Recently, changes in the market for loanable funds market have created uncertainty in the future of aggregate demand. The Federal Reserve has begun putting in motion methods to scale back its Quantitative Easing strategy in response to improvements in the economy. This implies an increase in the federal funds rate, and subsequent rise in interest rates. Rising interest rates imply a fall in net investment and aggregate consumption. Looking forward, from the perspective of supply chain management, it will be relevant to take changing interest rates into account when building forecast models.

In isolation, a forecast model predicting future interest rates can be made using a simple regression model. Specifically, the interest rate of 3-month Treasury Bills (R) can be predicted as a function of the index of industrial production (IP), the rate of growth on the money supply (GM2t = (M2t – M2 t-1/ M2t-1)), and the lagged rate of wholesale price inflation (GPWt = (PWt – PWt-1/ PW t-1)). A multiple regression model can be generated based on these parameters:
Rt = a + b1IP + b2M2t + b3GPWt-1 + e1. Specifically, over the past three months interest rates have wavered between .01 and .04 percent, and forecasts seem to imply that this trend will continue:

More generally, the predicted interest rate can be incorporated in a multiple linear regression forecasting sales of a given product/aggregate demand. However, in order for such a model to prove successful, it must be constantly updated with recent data, as interest rates are particularly prone to sudden changes at any given time. This will help facilitate a continual improvement of the forecasting processes by allowing for adjustment in temporary forecast errors.

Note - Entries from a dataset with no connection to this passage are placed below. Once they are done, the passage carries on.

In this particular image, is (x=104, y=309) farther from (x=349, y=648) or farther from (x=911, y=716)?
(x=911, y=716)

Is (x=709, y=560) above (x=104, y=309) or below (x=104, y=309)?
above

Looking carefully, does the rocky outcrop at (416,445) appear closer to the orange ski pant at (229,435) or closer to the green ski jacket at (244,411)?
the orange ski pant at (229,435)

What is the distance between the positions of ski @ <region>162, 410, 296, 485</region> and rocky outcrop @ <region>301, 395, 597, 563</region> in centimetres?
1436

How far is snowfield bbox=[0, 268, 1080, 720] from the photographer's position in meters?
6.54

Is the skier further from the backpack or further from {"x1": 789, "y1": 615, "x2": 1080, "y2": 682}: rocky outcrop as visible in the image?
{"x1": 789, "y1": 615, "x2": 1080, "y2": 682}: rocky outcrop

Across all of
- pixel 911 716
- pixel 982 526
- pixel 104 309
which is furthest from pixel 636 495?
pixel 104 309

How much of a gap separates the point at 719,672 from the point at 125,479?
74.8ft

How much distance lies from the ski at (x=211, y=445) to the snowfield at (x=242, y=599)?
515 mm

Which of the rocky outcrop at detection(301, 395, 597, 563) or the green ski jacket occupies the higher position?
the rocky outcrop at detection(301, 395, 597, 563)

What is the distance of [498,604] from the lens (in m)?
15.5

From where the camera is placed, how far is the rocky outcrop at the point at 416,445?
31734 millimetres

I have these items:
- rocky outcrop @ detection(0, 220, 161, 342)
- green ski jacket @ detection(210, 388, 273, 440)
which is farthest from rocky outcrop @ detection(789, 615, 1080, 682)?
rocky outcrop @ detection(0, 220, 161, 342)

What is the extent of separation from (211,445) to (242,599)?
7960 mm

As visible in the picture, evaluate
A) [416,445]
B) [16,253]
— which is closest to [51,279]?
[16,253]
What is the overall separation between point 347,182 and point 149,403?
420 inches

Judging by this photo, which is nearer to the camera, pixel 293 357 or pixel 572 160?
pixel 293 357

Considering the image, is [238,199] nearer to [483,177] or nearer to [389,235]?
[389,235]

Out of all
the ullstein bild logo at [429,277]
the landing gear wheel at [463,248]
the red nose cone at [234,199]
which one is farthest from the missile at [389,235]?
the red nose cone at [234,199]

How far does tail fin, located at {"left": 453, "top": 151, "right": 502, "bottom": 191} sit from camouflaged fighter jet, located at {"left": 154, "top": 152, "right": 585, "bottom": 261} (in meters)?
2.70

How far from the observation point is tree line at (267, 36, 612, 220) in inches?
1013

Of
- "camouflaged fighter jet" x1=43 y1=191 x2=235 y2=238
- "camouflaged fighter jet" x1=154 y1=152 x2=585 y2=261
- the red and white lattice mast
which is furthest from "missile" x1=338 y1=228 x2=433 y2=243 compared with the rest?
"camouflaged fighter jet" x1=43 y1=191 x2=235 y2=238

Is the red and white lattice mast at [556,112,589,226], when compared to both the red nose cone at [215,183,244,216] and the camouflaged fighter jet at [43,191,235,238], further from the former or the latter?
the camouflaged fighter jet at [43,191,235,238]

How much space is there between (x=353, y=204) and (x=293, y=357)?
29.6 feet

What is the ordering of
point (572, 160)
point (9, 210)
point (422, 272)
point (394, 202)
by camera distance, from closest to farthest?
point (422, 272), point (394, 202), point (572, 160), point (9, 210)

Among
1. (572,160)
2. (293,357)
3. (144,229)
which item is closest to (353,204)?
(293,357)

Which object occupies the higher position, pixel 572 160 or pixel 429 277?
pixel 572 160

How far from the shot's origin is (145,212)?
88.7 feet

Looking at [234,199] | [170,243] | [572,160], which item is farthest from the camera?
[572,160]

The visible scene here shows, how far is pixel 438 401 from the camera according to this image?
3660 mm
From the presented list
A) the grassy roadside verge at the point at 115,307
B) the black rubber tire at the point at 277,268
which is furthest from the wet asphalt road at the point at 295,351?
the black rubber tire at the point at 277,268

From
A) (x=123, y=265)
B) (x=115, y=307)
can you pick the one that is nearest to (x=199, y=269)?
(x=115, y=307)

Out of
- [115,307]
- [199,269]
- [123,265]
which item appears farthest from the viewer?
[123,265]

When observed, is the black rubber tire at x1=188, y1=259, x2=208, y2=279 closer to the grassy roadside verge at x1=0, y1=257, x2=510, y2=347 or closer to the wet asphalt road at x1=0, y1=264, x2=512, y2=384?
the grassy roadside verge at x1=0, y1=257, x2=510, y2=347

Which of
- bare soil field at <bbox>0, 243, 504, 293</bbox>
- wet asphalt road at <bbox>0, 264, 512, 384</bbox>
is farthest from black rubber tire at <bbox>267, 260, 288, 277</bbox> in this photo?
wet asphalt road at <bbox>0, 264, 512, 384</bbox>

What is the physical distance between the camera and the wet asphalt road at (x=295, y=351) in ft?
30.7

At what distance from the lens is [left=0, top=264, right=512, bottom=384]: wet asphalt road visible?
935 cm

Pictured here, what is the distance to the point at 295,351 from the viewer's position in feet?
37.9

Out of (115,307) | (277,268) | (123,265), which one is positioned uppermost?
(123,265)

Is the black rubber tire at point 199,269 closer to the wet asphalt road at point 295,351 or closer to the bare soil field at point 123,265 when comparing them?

In order to conduct a successful forecast and/or causal hypothesis, it is necessary to rely both on forecast models and human intuition. A successful forecaster will both detect a trend and speculate as to why it is happening. However, the future economic climate is heavily dependent on current expectations and media projections. So, I wonder how a supply chain manager can make a successful forecast decision considering several future signals that may contradict each other (i.e. how do they separate the “signal from the noise”). Additionally, multicollinearity is a common problem that forecasters who rely on multiple linear regression analysis seem to run into. How can successful forecasters determine what specific parameters to include in a forecast while avoiding redundancy or including variables that are irrelevant?

Pindyck, Robert, and Daniel Rubinfeld. Econometric Models and Economic Forecasts. Irwin/McGraw-Hill. 1998.
Silver, Nate. The Signal and the Noise: Why so Many Predictions Fail-But some don’t. The Penguin Press. New York. 2012.